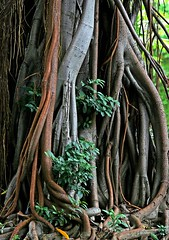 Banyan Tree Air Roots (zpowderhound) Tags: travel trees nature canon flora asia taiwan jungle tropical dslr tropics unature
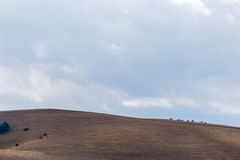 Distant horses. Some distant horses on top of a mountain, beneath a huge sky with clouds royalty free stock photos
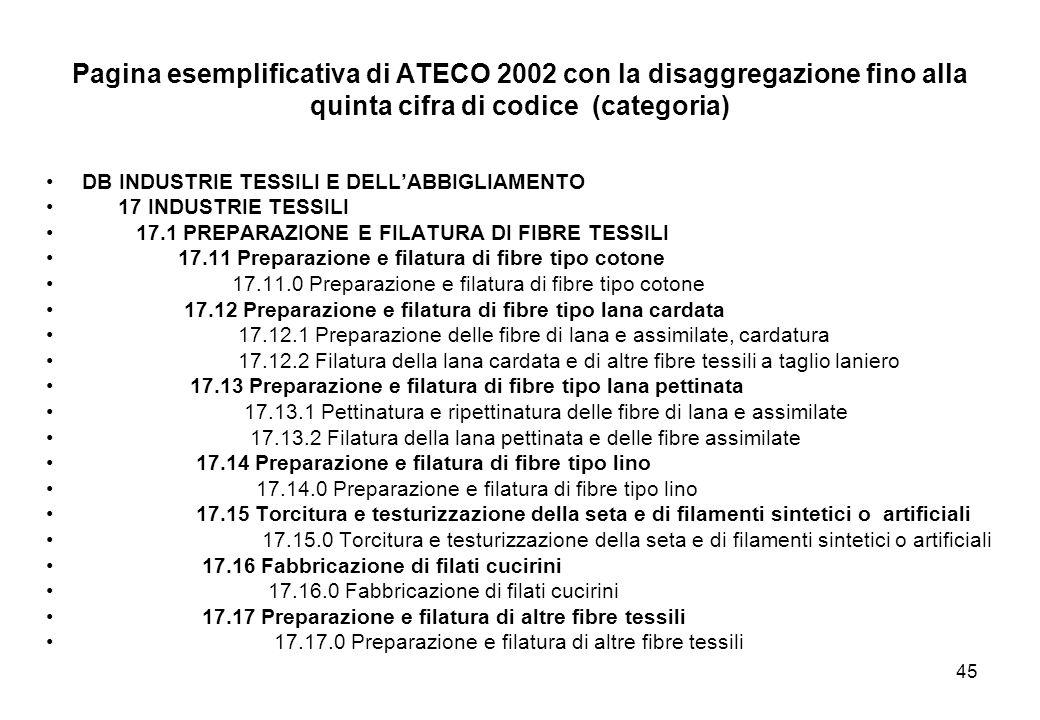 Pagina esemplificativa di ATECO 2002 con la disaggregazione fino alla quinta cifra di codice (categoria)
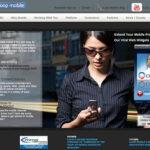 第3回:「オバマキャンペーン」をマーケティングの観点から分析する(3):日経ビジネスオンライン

::::::

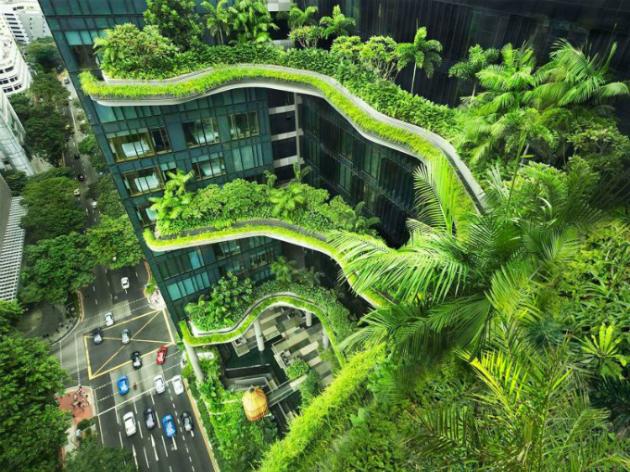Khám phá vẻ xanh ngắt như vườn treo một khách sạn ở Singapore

::::::

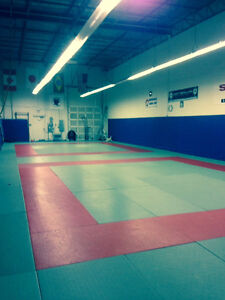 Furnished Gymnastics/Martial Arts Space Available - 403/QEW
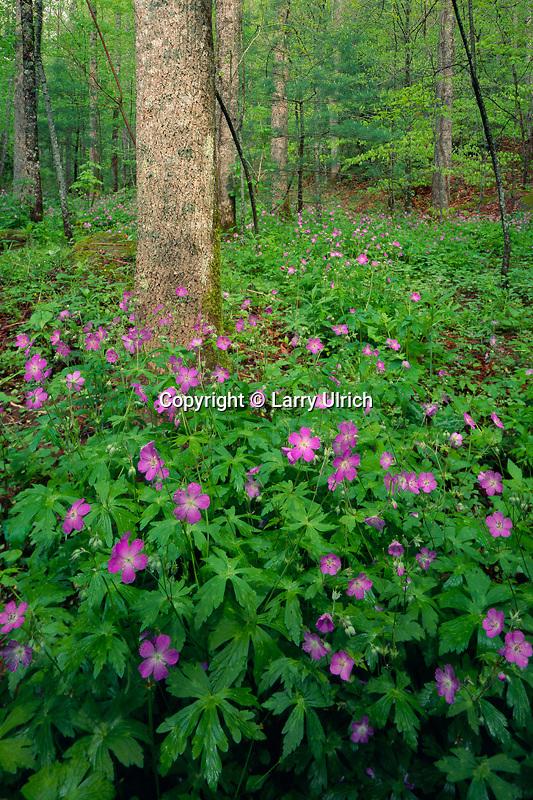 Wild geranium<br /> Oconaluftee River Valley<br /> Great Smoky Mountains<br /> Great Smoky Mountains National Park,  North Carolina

::::::

§ Exercise prompt
Copy exactly the material above from the line with "Distant horses. Some" to the line with "第3回:「オバマキャンペーン", ends included, and nothing else. Leave out any picture.

§ Reply
 Distant horses. Some distant horses on top of a mountain, beneath a huge sky with clouds royalty free stock photos
 Pagina esemplificativa di ATECO 2002 con la disaggregazione fino alla quinta cifra di codice (categoria)
 第3回:「オバマキャンペーン」をマーケティングの観点から分析する(3):日経ビジネスオンライン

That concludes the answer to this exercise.